**요구 사항**
아래 자료의 모든 줄을 한 글자도 바꾸지 말고 그대로 베껴 쓰세요. 그림은 답에 넣지 마세요.

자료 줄
################

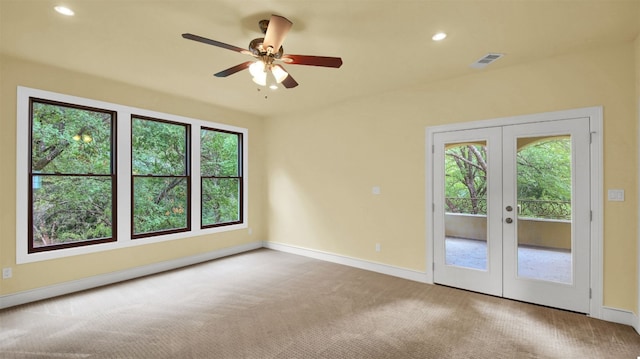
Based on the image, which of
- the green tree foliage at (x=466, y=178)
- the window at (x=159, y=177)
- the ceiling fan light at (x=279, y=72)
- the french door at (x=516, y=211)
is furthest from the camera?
the window at (x=159, y=177)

################

**답안**
Based on the image, which of
- the green tree foliage at (x=466, y=178)
- the window at (x=159, y=177)
- the ceiling fan light at (x=279, y=72)
- the french door at (x=516, y=211)
is furthest from the camera?
the window at (x=159, y=177)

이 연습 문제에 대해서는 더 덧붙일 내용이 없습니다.